=== Qué hacer ===
Pon estas líneas en una lista numerada y quita las que estén en blanco.

=== Listado ===
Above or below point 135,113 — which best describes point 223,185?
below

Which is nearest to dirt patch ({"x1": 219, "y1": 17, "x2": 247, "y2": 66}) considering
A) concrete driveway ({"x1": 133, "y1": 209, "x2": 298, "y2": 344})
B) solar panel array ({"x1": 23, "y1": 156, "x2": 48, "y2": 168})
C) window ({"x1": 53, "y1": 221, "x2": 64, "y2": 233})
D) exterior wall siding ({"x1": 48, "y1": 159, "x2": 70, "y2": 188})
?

=== Respuesta ===
1. Above or below point 135,113 — which best describes point 223,185?
2. below
3. Which is nearest to dirt patch ({"x1": 219, "y1": 17, "x2": 247, "y2": 66}) considering
4. A) concrete driveway ({"x1": 133, "y1": 209, "x2": 298, "y2": 344})
5. B) solar panel array ({"x1": 23, "y1": 156, "x2": 48, "y2": 168})
6. C) window ({"x1": 53, "y1": 221, "x2": 64, "y2": 233})
7. D) exterior wall siding ({"x1": 48, "y1": 159, "x2": 70, "y2": 188})
8. ?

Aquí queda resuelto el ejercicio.